言い残して、チェシャ猫は――――・・・消えた。









― And that's all? ―








キャスト

ナレーター:良識を持ったリュオン
アリス:グレーテル
姉さん、ハートの王様:ライ
時計ウサギ:やや幼いヘンゼル
青虫、眠りネズミ:ギルバート
チェシャ猫、イカレ帽子屋:カイン
三月うさぎ:フローラ
ハートの女王:マイシェル




後記。

焼きそば童話パロディ、第2弾。
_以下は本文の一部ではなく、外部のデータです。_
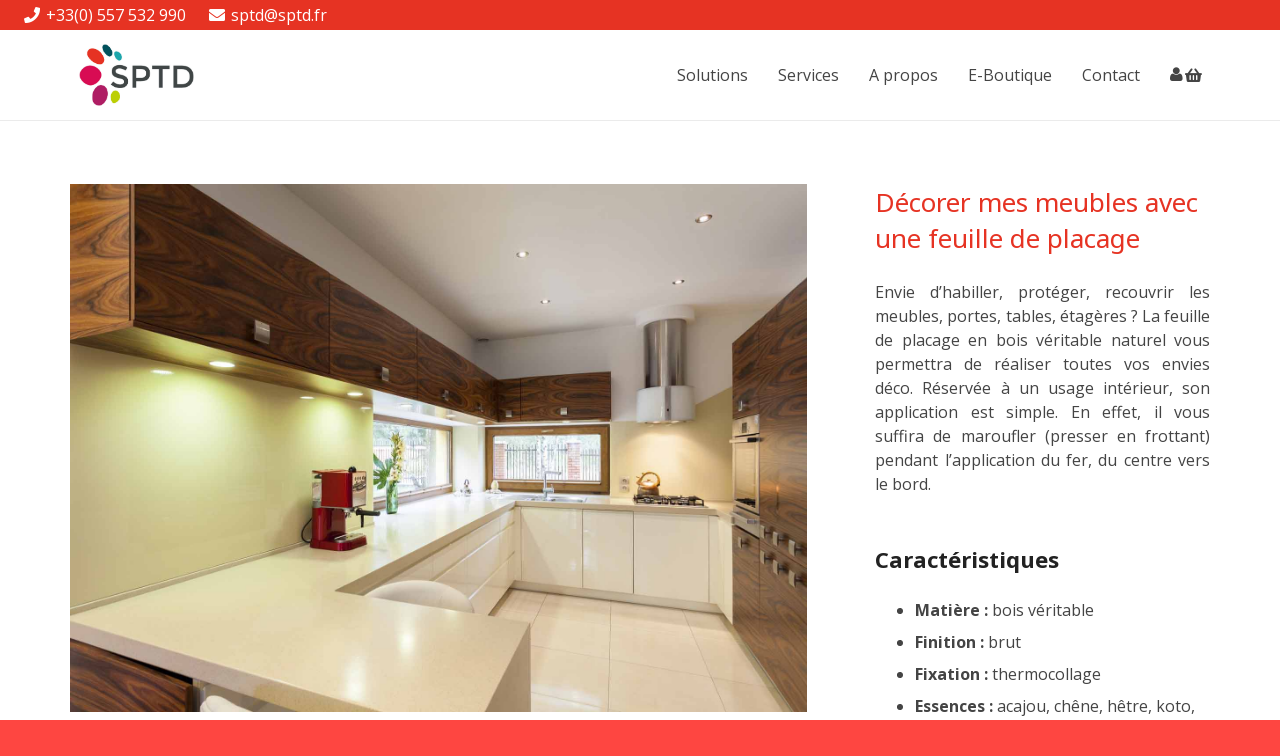

--- FILE ---
content_type: text/css; charset=utf-8
request_url: https://sptd.fr/wp-content/cache/min/1/wp-content/themes/Impreza-child/style.css?ver=1766758321
body_size: 124
content:
.w-cart-content{display:block;transform-origin:50% 0;transform:scaleY(0) translateZ(0);opacity:0;transition:transform 0.3s,opacity 0.3s;right:0;position:absolute;z-index:120;font-size:1rem;text-align:left;padding:2rem;width:20rem;box-shadow:var(--box-shadow);background:var(--color-content-bg-grad);color:var(--color-content-text)}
「不思議の国のアリス」編です。
かぐや姫に続いて、またもやライが女装してますね。スイマセン、描いてて楽しいんです。(変態!)
いやー長い長い。原作を片手に書いてたら、意外に知られてない場面が多くて驚きでした。
ホントはもっと長かったんです。『偽ウミガメの身の上話』だの『豚とコショウ』だの『女王様のクロケーの会』だの。
皆さんはご存知ですか?こんな場面があったの。
なかなか奥が深い作品だと思いました。
これを書くにあたっていろいろ変更はしましたが、ラストの謎っぽい感じと「And that's all?(それでおしまい?)」は気に入ってます。
こういうの、好きなんで・・・(照)

本文が長かった事ですし、後記はここまでにしておきましょう。